Question:The equation \(\mathrm{h(t) = -8t^2 + 36t + 5}\) can be used to model the height, h, in meters, of...
GMAT Advanced Math : (Adv_Math) Questions
The equation \(\mathrm{h(t) = -8t^2 + 36t + 5}\) can be used to model the height, \(\mathrm{h}\), in meters, of a ball \(\mathrm{t}\) seconds after it is thrown upwards from a platform, where \(\mathrm{t \geq 0}\). The function models the ball's height from when it is thrown until it hits the ground. For what value of \(\mathrm{t}\) does the ball reach its maximum height?
1. TRANSLATE the problem information
- Given information:
- Height function: \(\mathrm{h(t) = -8t^2 + 36t + 5}\)
- This models a ball's height t seconds after being thrown
- What this tells us: We have a quadratic function in standard form where \(\mathrm{a = -8, b = 36, c = 5}\)
2. INFER the approach
- Since the coefficient of t² is negative (\(\mathrm{a = -8 \lt 0}\)), this parabola opens downward
- A downward-opening parabola has a maximum point at its vertex
- We need to find the t-coordinate of the vertex using the vertex formula
3. SIMPLIFY using the vertex formula
- For any quadratic \(\mathrm{y = at^2 + bt + c}\), the x-coordinate of the vertex is: \(\mathrm{x = -b/(2a)}\)
- Substitute our values: \(\mathrm{t = -36/(2(-8))}\)
- Calculate: \(\mathrm{t = -36/(-16) = 36/16}\)
- Reduce the fraction: \(\mathrm{36/16 = 9/4}\)
- Convert to decimal: \(\mathrm{9/4 = 2.25}\)

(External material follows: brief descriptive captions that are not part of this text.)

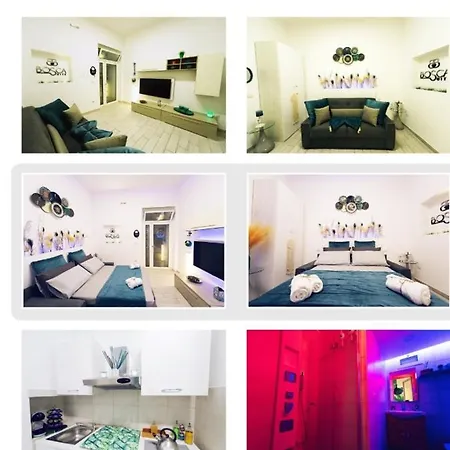 Bed & Breakfast Bosca Brindisi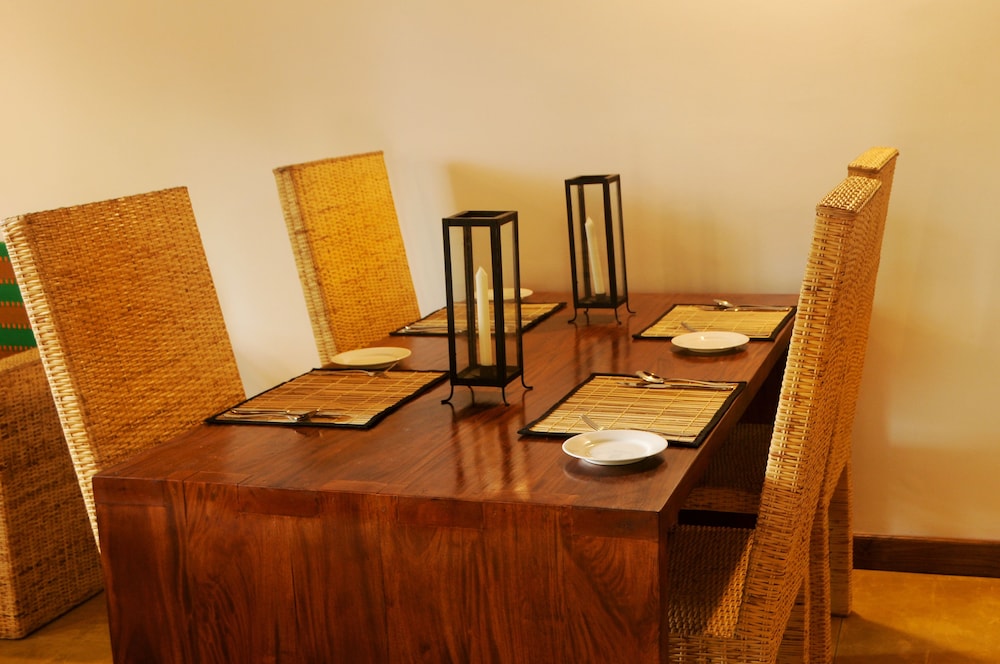 Sigiriya Lodge - Hostel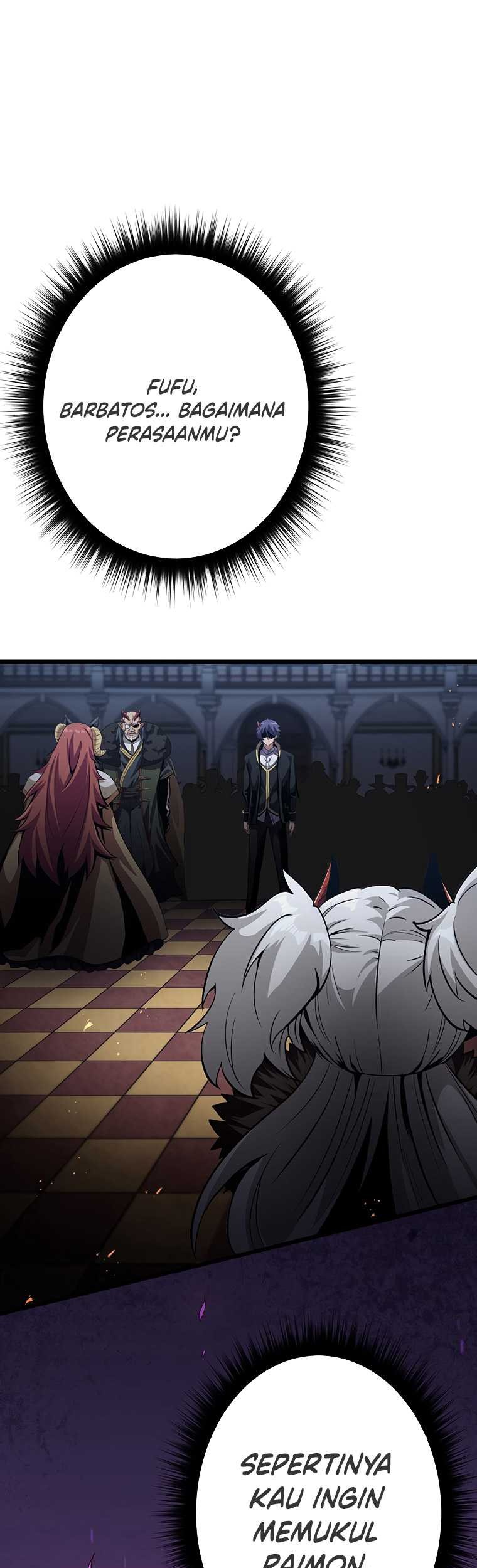 Dungeon Defense Chapter 24 Gambar 22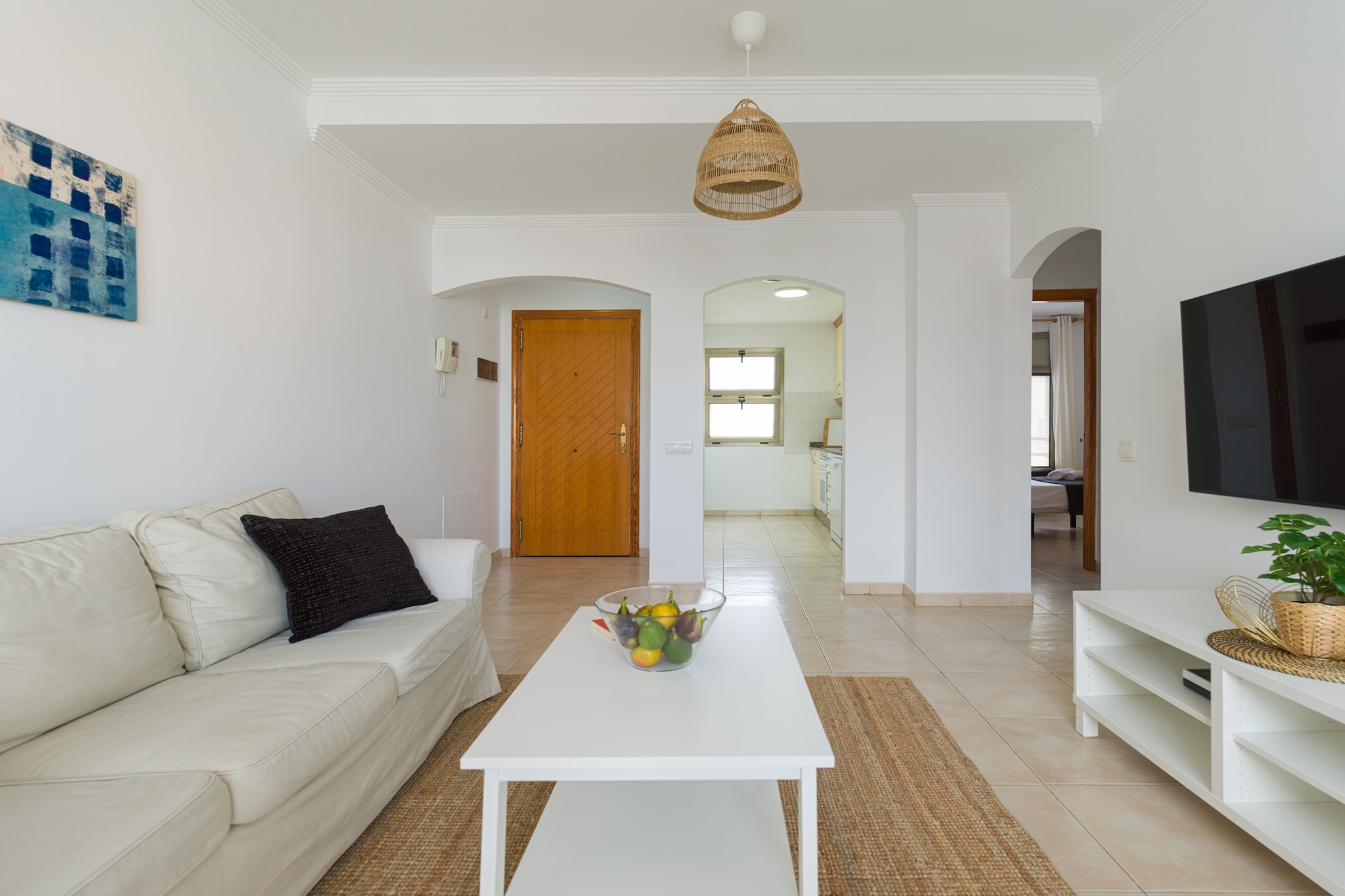 Canteras Sport Beach by Canariasgetaway-Salon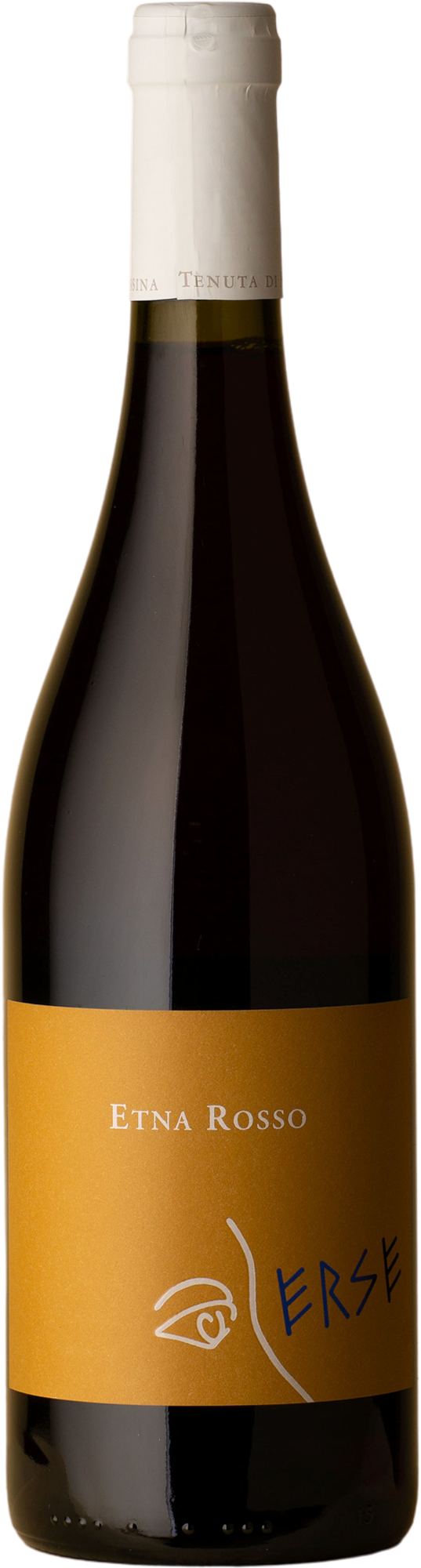 Fessina - Erse Etna Rosso 2016 Red Wine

Answer: \(\mathrm{t = 9/4}\) seconds or \(\mathrm{t = 2.25}\) seconds
Why Students Usually Falter on This Problem
Most Common Error Path:
Weak INFER skill: Students don't recognize this as a vertex problem. They might try to find when \(\mathrm{h(t) = 0}\) (when ball hits ground) instead of finding the maximum height. They set up \(\mathrm{-8t^2 + 36t + 5 = 0}\) and solve for t, getting completely different values that represent when the ball is at ground level, not maximum height.
This leads to confusion about what the problem is actually asking for.
Second Most Common Error:
Inadequate SIMPLIFY execution: Students correctly identify they need the vertex formula but make arithmetic errors. They might calculate \(\mathrm{-36/(2(-8))}\) incorrectly, getting \(\mathrm{-36/16}\) instead of \(\mathrm{36/16}\), leading to a negative time value of \(\mathrm{-9/4}\). Since time can't be negative in this context, this causes them to doubt their approach and guess.
The Bottom Line:
The key challenge is recognizing that "maximum height" means finding the vertex of a parabola, not solving when the height equals zero. Once students make this connection, the algebra is straightforward.